Why is defining what product managers do so difficult?

Product management suffers from a bit of an identity crisis. Actually, maybe crisis is too strong a term. Maybe it’s an identity butterflies-in-the-tummy kind of thing. It’s the feeling product managers get when asked to explain what they do. Sometimes it’s an opportunity to express a new found idea about the role, sometimes it’s a roll of the eyes as they know they’re going to sound like they don’t know how to define their own role.

There are lots of industry through-leader definitions though. Things like:

A product manager is the person who identifies the customer need and the larger business objectives that a product or feature will fulfill, articulates what success looks like for a product, and rallies a team to turn that vision into a reality.

Atlassian

Product management is a complex role that requires a balance of soft and hard skills to manage requirements and to deliver quality products that align with the business’ goals.

CIO

Not the CEO of product

HBR

But still, as Trilly Chatterjee, Senior Product Manager at the NHS, notes, product managers still have trouble explaining “what product management is and what it does —in particular how it’s distinct from other roles“.
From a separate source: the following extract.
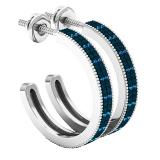 0.10 Carat (ctw) Sterling Silver Round Blue Diamond Ladies Huggies Hoop Earrings 1/10 CT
But why? What makes product management so different from other roles in ways that make it difficult to define?

Sure, it’s a highly contextual role that depends on the sector and the organisation, but that doesn’t answer the question, it just asks it in a different way; why is product management so contextual in a way that makes it difficult to define?

And sure, it’s been/going through a change of where it fits in the organisation thanks to the agile movement shifting product management from being a purely business function to often being in the Technology department, but that’s a pretty common change across every sector so that doesn’t explain the lack of definition either.

Maybe there is something that might…

In The Team That Managed Itself, Christina Wodtke mentions the idea that for some roles in an organisation it’s the process that counts, whilst other roles are concerned with results. The people in the service teams of an organisation judge what they do by how well their processes are working, their efficiency. And the people on the business side are less interested in the processes that happen behind the scenes and more about the results. The process-orientated people in the service teams and the results-orientated people in the business teams have different mindsets, motivations, and goals. They almost speak different languages.

Could it be that what makes the product manager role so hard to define is that it is concerned with both? If they were only process people they could describe themselves by the processes they use. And if they were only results people they’d describe themselves by what they achieve. Are product managers process people and results people? Do they speak both languages and translate between the two? And does that mean that they don’t really fit fully in either camp?

What if, rather than being at the intersection of a Venn diagram, product managers are actually the union?